Jim Sorgi (1886-1958)
Jim Sorgi (1886-1958)

Animal lovers howled in protest, though, when the inventor suggested that one of his pet dogs might be the first one to be launched. According to the Beacon Journal archives, the outcry was so vociferous that Sorgi decided to give up on the moon project.

He had plenty of other reasons. The science wasn’t quite there yet. If rockets got to the moon, how would travelers return? How would they breathe? How would they survive?

And the cost of developing a space program proved prohibitive as the Great Depression worsened.

Inventor lives to see Space Age

Sorgi returned his attention to making fireworks displays for celebrations, fairs and other special events.

He was still certain that space travel would happen someday.

“In five minutes, you will shoot from Chicago to Cleveland,” he predicted.

Sorgi, who died Dec. 19, 1958, in Cleveland, lived long enough to witness the Space Age.

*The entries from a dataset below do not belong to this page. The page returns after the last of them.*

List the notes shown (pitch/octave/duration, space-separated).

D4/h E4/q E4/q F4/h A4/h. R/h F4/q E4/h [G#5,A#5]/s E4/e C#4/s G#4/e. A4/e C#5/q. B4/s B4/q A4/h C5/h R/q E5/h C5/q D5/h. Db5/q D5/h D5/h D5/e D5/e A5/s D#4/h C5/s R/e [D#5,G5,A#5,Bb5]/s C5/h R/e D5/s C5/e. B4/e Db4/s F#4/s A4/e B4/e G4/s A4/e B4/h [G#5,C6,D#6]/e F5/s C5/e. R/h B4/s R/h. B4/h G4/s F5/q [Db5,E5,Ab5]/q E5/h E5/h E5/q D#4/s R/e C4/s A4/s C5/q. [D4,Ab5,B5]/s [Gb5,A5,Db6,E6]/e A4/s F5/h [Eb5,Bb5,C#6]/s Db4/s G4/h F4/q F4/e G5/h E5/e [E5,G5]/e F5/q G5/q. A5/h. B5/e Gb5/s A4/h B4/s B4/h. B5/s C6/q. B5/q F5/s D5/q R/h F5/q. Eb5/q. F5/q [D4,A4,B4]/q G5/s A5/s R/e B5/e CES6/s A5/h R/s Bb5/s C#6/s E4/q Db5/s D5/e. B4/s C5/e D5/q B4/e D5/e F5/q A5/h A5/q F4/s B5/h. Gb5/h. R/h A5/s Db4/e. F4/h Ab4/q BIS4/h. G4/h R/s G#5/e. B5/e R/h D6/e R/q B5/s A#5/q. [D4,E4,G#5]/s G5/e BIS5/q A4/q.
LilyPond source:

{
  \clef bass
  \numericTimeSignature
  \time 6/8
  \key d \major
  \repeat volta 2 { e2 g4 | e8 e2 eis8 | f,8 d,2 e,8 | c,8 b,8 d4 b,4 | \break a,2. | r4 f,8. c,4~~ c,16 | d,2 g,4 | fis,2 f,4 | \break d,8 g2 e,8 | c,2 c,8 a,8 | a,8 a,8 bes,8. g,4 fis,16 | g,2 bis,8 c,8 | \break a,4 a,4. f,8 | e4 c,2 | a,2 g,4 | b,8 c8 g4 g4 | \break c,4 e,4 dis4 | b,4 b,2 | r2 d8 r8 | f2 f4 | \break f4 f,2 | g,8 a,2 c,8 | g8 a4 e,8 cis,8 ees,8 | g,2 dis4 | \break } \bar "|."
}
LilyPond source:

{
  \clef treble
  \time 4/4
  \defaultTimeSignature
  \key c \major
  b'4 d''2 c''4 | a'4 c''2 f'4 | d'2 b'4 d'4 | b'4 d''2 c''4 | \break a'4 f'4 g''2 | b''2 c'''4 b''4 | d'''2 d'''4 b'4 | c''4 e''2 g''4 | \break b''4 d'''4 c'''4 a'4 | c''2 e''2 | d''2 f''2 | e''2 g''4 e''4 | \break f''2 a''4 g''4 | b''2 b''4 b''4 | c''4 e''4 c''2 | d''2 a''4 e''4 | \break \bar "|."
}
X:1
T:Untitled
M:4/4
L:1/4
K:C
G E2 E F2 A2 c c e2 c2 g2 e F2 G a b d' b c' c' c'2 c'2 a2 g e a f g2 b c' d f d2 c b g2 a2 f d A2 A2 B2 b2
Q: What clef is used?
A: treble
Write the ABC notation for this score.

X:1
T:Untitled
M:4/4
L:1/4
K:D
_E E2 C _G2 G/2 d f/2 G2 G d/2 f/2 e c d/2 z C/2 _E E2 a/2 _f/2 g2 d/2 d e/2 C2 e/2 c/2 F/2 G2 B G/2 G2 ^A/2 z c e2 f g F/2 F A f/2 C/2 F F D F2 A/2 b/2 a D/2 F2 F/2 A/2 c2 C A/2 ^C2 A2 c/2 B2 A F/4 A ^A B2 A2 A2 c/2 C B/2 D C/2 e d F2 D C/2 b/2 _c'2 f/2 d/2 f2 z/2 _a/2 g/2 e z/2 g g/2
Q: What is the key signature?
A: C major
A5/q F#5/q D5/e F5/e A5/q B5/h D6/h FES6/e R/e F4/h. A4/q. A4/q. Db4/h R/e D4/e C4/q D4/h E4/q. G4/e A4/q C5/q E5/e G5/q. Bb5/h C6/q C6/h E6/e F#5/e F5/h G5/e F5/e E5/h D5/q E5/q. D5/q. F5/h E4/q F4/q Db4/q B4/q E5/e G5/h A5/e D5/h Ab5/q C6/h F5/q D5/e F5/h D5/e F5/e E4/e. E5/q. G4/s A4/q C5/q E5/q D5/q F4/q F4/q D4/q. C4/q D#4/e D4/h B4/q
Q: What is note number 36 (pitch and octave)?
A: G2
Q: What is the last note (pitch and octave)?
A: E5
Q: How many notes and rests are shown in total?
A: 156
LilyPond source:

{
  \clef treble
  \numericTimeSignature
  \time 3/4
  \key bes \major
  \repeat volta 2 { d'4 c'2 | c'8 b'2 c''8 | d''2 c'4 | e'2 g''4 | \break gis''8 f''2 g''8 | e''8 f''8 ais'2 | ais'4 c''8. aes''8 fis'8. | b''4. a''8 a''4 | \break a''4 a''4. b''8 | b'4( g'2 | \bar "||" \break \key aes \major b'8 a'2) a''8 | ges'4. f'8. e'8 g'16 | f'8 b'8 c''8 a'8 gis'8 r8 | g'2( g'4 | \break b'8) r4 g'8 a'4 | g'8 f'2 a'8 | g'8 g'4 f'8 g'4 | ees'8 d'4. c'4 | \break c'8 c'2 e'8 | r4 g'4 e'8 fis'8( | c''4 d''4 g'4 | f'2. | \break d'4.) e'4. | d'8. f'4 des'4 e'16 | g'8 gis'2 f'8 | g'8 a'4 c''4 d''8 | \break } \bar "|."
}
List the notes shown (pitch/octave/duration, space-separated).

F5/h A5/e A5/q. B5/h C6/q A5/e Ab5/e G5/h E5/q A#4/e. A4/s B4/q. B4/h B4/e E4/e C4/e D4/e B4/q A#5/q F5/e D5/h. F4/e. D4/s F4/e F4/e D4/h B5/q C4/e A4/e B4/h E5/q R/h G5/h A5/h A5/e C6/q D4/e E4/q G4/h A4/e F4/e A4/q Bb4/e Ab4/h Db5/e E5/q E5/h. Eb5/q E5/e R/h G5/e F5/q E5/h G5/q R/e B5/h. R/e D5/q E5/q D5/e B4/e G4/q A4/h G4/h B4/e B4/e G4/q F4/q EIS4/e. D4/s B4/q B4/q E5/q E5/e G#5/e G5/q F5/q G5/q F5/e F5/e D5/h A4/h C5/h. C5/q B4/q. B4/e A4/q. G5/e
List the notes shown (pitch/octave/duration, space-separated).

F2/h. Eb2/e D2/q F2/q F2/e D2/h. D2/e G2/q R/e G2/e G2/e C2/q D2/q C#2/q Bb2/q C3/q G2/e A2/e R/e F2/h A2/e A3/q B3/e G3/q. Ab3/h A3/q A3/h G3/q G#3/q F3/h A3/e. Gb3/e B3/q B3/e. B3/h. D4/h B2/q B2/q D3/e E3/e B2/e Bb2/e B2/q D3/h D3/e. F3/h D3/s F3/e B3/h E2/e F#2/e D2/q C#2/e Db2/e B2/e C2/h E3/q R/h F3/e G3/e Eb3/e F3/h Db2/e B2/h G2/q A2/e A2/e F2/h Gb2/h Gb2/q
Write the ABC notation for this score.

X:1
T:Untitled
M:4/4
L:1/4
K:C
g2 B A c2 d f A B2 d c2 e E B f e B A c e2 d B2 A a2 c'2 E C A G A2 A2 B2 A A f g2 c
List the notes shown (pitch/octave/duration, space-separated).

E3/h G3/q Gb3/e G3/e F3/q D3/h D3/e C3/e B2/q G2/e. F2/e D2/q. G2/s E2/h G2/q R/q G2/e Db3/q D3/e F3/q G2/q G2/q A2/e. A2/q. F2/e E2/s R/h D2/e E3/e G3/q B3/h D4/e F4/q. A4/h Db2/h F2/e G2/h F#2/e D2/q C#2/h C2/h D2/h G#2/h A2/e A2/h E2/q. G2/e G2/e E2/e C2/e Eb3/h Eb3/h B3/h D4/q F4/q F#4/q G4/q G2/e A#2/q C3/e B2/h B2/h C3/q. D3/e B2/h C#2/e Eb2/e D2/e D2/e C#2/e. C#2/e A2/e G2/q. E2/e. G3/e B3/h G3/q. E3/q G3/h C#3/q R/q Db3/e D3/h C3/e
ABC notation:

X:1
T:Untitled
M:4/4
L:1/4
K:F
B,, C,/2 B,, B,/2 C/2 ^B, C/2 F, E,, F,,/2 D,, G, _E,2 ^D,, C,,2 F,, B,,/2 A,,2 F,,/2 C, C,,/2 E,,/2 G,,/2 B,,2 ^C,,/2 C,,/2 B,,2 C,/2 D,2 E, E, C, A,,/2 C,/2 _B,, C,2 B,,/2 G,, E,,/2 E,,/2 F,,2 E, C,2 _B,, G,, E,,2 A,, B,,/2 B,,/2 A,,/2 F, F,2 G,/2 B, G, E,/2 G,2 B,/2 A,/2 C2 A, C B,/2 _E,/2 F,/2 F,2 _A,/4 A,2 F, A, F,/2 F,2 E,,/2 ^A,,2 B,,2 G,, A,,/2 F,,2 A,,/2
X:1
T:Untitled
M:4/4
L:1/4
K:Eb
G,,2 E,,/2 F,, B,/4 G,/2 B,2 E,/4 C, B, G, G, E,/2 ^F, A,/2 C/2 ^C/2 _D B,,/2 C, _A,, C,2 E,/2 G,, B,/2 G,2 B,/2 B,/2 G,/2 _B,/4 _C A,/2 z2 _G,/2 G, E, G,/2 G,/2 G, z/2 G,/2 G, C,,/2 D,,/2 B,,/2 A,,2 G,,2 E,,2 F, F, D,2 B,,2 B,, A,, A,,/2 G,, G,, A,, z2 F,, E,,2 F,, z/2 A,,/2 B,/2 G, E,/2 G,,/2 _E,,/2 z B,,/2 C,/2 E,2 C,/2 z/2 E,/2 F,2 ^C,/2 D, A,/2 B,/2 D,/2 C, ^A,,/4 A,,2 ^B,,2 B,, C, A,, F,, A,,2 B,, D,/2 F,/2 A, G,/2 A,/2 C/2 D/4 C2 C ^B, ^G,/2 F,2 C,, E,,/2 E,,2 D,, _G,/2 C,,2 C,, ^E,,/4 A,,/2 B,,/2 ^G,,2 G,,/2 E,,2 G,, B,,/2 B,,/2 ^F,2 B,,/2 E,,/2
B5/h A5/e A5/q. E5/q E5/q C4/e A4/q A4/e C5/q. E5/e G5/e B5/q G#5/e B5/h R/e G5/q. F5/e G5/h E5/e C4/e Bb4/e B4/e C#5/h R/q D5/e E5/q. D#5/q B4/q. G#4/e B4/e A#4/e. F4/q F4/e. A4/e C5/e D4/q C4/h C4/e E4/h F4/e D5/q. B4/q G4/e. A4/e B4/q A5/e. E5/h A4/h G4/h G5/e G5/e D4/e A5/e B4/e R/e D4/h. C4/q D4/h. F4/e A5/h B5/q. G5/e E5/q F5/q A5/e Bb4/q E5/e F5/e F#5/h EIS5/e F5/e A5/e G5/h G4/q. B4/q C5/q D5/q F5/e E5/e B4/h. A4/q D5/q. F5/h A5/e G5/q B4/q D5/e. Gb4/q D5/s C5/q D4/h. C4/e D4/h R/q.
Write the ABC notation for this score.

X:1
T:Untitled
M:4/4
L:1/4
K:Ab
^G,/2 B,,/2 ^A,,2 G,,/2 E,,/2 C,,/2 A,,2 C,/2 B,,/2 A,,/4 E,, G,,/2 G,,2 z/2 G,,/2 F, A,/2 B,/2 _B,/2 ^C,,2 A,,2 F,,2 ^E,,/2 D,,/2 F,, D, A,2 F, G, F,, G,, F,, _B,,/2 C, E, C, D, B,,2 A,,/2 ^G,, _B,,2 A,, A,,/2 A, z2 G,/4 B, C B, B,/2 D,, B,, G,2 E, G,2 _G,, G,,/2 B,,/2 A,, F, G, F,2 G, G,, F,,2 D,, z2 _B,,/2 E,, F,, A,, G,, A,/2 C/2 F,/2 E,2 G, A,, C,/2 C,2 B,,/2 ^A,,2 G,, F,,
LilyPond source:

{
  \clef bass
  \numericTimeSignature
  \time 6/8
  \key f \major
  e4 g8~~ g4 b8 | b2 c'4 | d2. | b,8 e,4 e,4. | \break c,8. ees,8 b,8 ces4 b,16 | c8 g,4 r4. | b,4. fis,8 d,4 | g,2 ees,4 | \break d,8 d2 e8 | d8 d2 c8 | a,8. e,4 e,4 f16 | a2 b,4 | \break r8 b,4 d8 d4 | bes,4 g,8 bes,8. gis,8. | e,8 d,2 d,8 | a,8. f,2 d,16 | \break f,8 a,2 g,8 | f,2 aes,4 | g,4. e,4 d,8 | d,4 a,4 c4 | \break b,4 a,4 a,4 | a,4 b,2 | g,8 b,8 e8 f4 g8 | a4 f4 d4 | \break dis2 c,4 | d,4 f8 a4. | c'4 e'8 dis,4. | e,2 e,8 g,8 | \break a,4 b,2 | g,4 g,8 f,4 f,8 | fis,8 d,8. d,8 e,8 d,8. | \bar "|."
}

In 1957, the Soviet Union launched Sputnik 1, the first artificial satellite, and sent a dog named Laika into orbit aboard Sputnik 2.

The U.S. space program developed around some of the same principles that Sorgi envisioned. Forty years after the Hudson inventor made headlines, Apollo 11 landed on the moon July 20, 1969.

The American Fireworks Co. no longer tries to shoot rockets to the lunar surface but the Sorgi family still owns the business after more than a century. Headquartered at 7041 Darrow Road in Hudson, the company prides itself on its special formulas, handmade craftsmanship, specialized productions and its unusual history.

In the last years of his life, Jim Sorgi was pleased that the U.S. government had embraced the space program.

“I started something,” he used to say. “I’m glad they’re finishing it.”